03-C Orang spesifik yang lain yang ( lebih ) mempunyai kekebasan untuk pilih “berapapun panjang coaxnya” ialah mereka yang dikit banyak ( telah ) kuasai langkah pemakaian Smith Chart untuk “melakukan matching” serta atau “menelusuri impedansi selama kabel”.
Demikian 3 keadaan yang akan dapat membuat seorang akan dapat “mencurigai” , “menengarai” serta bahkan juga “menemukan / memastikan” APAKAH ANGKA / NILAI YANG DITUNJUKKAN SWR METERNYA ‘KALI INI’ MASUK AKAL ATAU TIDAK. Ada banyak amatir radio yang alami “penunjukan SWR meternya lebih baik / makin rendah” tapi tidak sadar atau tidak paham jika nyatanya ( kadang ) pancarannya malah semakin melemah yang itu berlangsung pada saat SWR mtr. tengah “nakal” tunjukkan nilai yang salah.
Tapi buat mereka yang bisa memakai Smith Chart serta “mampu mengatakan dengan persis / pas berapakah panjang fisik kabelnya” , jadi dia akan dapat cepat memperbedakan apa meternya “sedang jujur” atau mungkin tengah “berbohong”, hingga bila dibutuhkan , dia dapat selekasnya bertindak koreksi.

04 Dengan tahu / mengetahui :
a. PANJANG FISIK kabel ( contohnya …. Demikian mtr. lebih demikian cm ).
b. Frekwensi kerja ( MHz )
c. Velocity Factor kabel. 
Jadi ham / amatir radio tsb. akan dapat tahu “berapa lambda / wavelength” PANJANG ELEKTRIK kabel itu.

Serta dengan tahu berapakah PANJANG ELEKTRIK / EFEKTIF nya , jadi MESKIPUN IA ( sesudah lakukan pengukuran diujung bawah kabel coax pentingnya yang ujung atasnya tersambung ke antenna , contohnya memakai Antenna Analyzer ) HANYA MENGETAHUI NILAI IMPEDANSI YANG TERBACA DIUJUNG BAWAH COAX ( contohnya 32 + j 15.5 ohm atau 41 – j 22.1 ohm dll. ) , MAKA JIKA IA MAMPU MENGGUNAKAN SMITH CHAR , IA AKAN TAHU ( BISA MENGHITUNG ) BERAPAKAH “IMPEDANSI SESUNGGUHNYA DIATAS SANA” ALIAS IMPEDANSI REAL PADA ANTENNA.

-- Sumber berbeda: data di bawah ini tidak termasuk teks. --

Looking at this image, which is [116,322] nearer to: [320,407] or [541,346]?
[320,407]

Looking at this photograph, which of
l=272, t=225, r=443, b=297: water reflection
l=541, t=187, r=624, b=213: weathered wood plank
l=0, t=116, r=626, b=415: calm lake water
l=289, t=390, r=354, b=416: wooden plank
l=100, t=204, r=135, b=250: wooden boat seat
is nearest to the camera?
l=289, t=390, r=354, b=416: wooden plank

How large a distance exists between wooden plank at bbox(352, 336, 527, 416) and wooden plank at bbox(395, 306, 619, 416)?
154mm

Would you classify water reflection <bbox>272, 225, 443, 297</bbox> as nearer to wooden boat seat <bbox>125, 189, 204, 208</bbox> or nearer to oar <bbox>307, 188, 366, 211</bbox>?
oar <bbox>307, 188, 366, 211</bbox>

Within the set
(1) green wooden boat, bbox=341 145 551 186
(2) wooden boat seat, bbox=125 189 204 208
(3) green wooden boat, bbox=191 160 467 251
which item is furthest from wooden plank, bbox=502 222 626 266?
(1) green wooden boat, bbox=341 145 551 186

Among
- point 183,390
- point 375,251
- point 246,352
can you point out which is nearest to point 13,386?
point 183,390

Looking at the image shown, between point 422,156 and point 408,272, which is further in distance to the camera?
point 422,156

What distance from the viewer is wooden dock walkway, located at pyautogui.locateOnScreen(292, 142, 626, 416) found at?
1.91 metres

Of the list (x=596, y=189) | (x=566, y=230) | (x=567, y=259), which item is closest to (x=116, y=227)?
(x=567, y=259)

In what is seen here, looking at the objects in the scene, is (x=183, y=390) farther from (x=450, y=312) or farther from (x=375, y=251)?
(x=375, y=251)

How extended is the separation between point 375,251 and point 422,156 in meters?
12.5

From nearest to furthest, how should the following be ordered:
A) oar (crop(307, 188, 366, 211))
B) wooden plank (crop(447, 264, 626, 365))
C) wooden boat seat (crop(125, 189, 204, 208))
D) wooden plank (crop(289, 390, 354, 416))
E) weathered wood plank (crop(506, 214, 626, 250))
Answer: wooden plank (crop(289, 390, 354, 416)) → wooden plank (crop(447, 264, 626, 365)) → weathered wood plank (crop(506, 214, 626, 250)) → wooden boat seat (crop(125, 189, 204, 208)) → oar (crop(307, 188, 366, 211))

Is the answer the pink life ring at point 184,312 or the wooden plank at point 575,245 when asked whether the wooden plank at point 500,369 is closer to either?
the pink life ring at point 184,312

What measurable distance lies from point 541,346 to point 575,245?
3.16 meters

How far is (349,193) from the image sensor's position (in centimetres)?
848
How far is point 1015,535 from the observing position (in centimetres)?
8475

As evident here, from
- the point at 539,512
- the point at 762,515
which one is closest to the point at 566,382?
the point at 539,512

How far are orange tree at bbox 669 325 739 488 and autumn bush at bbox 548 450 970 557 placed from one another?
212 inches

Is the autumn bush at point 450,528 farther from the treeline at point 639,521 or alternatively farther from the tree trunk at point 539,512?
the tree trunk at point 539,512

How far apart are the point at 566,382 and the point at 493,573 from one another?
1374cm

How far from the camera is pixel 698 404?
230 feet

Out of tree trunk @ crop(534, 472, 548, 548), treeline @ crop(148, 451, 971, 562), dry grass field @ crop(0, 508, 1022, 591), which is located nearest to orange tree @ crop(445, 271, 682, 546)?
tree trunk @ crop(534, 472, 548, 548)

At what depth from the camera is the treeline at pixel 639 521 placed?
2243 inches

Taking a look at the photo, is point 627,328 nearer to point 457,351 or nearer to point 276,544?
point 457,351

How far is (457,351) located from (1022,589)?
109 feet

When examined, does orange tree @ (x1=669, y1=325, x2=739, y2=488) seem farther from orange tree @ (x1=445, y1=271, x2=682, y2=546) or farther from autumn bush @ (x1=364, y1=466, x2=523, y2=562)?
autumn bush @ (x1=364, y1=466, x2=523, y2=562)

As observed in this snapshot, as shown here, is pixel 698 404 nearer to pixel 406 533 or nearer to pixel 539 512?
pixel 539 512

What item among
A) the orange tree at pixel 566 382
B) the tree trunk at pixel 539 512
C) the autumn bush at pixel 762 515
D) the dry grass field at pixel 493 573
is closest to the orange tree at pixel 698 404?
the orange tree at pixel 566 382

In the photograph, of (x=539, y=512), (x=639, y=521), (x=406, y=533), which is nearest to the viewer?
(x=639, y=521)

05 Dengan temukan berapakah sebetulnya impedansi di antenna , dia pada akhirnya akan dapat tahu BERAPAKAH NILAI SWR YANG SEBENARNYA ( yang berada di antenna di atas tower sana , serta BUKAN sebatas nilai SWR –atau impedansi- yang muncul diujung bawah coax yang terkadang benar tetapi ikut terkadang dapat salah ).

06 Jadi , semestinya BIASAKANLAH utuk bukan sekedar tahu merk , attenuation dari Coax anda ( dan frekwensi kerja anda ) tapi ikut ketahui berapakah PANJANG FISIK coax anda ( yang itu akan membuat anda/kita ketahui panjang “wavelength / lambda”nya menjadi BEKAL UTAMA dalam membuat coretan2 perhitungan di atas Smith Chart.

Sebenarnya Smith Chart memberi banyak keringanan pada kita. Salah satunya perumpamaannya ialah :

Contohnya kabel coax kita panjangnya 14,15 lambda ( wavelength ) , jadi saat kita memakai Smith Chart , untuk lakukan perhitungan , KITA TIDAK PERLU MENGHITUNG “SATU PERSATU” ALIAS “LAMBDA PER LAMBDA” , atau mungkin dengan kata lainnya …….. KITA TIDAK PERLU MENGHITUNG SEPANJANG ( tujuannya dalam berjalan memutari tabel Smith saat mengkalkulasi ) 14.15 lambda !!

Ya , KITA TIDAK PERLU BER-PUTAR2 PULUHAN KALI ikuti “Lingkaran Impedansi” pada tabel. YANG PERLU KITA HITUNG HANYA “SISA”NYA SAJA ALIAS “ANGKA DIBELAKANG KOMA”NYA SAJA , dalam perihal ini yang butuh kita kalkulasi hanya sisi yang 0,15 lambda saja , sedang yang 14 lambda bisa kita “buang” atau acuhkan saja.
Kenapa demikian ? Itu sebab …. 1 putaran ( 360 derajat ) pada Smith Chart itu ( telah ) merepresentasikan “JARAK ½ LAMBDA”.

Jadi untuk mengkalkulasi sisi yang 14 lambda , kita tak perlu pusing “berputar-putar” sampai 28 x ( = 28 x ½ lambda ) sebab toh tiap-tiap jarak ½ lambda elektrik pada coax , kita akan berjumpa kembali dengan keadaan yang sama serta tetap terulang lagi.

BUKANKAH ITU MEMBUAT PEKERJAAN MENJADI LEBIH SEDERHANA ? 
( Walau katakanlah contohnya –sekedar contoh- coax kita panjangnya 360,25 lambda , kita tak perlu mengkalkulasi detail ( 720 x ) + ( 0,25 x ) tetapi cukuplah mengkalkulasi pergeseren babak yang 0,25 alias ¼ lambda saja !!

07 Mungkin bagian-bagian tulisan di atas cukup sangat tehnis atau memusingkan , baik , jika demikian saya catat pilihkan berikut ini BAGIAN2 PENGETAHUAN PRAKTISNYA SAJA yang ( ikut ) terkait dengan “Berapakah PANJANG IDEAL KABEL COAX DIANTARA ANTENNA DAN SWR METER ).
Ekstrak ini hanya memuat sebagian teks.